Segment Start: Supplied material
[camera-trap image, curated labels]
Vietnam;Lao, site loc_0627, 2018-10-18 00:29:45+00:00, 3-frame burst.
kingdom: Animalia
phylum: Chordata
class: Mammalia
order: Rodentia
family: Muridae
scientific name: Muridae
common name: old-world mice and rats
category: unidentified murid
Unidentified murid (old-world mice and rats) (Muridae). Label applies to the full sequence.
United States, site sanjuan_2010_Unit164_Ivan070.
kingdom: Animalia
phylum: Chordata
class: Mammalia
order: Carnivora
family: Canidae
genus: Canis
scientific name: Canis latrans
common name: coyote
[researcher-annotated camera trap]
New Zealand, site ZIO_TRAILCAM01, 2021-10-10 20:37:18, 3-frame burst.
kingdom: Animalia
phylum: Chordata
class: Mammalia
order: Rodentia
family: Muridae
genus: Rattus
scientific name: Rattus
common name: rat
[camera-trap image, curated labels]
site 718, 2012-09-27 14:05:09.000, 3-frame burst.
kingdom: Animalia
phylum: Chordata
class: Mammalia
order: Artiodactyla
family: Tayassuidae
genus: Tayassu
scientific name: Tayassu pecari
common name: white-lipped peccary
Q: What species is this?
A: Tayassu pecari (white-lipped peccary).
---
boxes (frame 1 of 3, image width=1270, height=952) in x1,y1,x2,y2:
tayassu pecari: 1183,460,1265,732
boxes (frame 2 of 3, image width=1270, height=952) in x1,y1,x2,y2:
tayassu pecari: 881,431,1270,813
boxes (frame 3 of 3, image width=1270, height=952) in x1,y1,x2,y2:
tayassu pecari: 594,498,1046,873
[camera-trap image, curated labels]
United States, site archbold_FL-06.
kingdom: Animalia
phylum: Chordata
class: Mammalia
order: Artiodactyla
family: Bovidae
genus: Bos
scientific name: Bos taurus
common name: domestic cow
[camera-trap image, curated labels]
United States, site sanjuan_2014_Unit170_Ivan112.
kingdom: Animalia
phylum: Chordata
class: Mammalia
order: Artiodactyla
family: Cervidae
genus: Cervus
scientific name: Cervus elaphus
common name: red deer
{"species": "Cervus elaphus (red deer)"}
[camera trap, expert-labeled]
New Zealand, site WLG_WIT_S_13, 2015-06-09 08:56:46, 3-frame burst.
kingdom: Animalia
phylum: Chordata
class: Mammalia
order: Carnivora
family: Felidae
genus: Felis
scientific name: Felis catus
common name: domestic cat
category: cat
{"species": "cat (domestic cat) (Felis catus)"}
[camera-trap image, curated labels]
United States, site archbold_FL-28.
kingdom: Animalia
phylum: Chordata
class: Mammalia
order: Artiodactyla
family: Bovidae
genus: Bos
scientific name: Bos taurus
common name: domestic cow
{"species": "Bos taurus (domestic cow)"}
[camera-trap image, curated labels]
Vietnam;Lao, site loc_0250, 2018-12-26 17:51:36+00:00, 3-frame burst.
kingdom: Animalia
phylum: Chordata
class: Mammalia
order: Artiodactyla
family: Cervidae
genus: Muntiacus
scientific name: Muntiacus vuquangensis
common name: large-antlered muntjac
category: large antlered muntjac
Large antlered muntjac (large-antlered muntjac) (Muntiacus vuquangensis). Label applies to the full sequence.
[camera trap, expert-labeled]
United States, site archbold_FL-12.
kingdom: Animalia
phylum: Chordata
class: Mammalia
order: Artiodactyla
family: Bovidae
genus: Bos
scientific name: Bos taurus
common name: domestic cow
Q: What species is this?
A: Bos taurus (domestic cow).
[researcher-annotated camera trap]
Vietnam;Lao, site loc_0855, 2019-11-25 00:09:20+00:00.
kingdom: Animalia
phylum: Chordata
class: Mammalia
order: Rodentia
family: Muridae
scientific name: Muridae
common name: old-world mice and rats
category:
Segment End: Supplied material
_What you will do_.
What is needed is each line of the entries that contains the word "United".

_Your solution_.
United States, site sanjuan_2010_Unit164_Ivan070.
United States, site archbold_FL-06.
United States, site sanjuan_2014_Unit170_Ivan112.
United States, site archbold_FL-28.
United States, site archbold_FL-12.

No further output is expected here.